Il y a de la fumée. Beaucoup de fumée. Des centaines de feux de joie crépitent et grésillent dans le camp qui s'est formé sur le tronçon entre la Grèce et la Turquie. Respirer cette atmosphère est devenu presque un défi, car la fumée ne transporte que de l'air brûlé dans les poumons. Chaque respiration entraîne une inévitable sensation de brûlure et une envie incessante de tousser. Et tout autour, une multitude d'yeux regardent avec lassitude. Plus de 3 000 personnes sont réparties sur l'esplanade devant le poste frontière de Pazarkule-Kastaní, où les autorités grecques ont improvisé une clôture en fil de fer pour empêcher le passage.  

Ainsi, l'onde de choc qui a été générée après les attentats dans la province syrienne d'Idlib jeudi soir dernier, a provoqué une mobilisation massive dans tout le pays eurasien. Le gouvernement Erdogan a implicitement déclaré qu'il n'entraverait pas ceux qui voulaient passer en Europe : « Notre politique sur les réfugiés est la même qu'elle l'a toujours été, mais la situation est ce qu'elle est. Nous ne sommes pas en mesure d'arrêter les réfugiés maintenant », a déclaré le porte-parole de l'AKP, Ömer Çelik. Avec cette phrase, l'écho des menaces présidentielles constantes concernant la gestion des migrations, revient comme un boomerang. Avec l'encouragement de la fin de l'accord anti-migration de 2016 signé avec Bruxelles, l'avertissement est rempli : « désormais, nous ne fermerons plus la frontière », qui avait été répété si souvent. Les dictons sont devenus des actes. Après tout, la Turquie accueille déjà plus de 3,7 millions de réfugiés sur son territoire.  
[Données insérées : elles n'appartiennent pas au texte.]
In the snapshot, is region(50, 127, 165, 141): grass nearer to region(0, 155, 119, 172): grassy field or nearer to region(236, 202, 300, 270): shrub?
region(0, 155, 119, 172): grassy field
Refugiados sirios en Pazarkule-Kastaníes (Turquía)

L'ébullition derrière ces mots s'est faite par le biais de Facebook, Twitter et le soi-disant « bouche à oreille » dans la rue, ce qui a fait que la nouvelle s'est répandue comme une traînée de poudre. Moins de 24 heures après que l'armée turque ait affronté les forces de Bachar al-Asad, des milliers de réfugiés se dirigeaient déjà rapidement vers la zone frontalière entre la Grèce et la Bulgarie. Certains en taxi, d'autres à pied ; mais la grande majorité de ceux qui ont réussi à atteindre la frontière l'ont fait grâce aux bus qui - officieusement - ont été financés par Ankara.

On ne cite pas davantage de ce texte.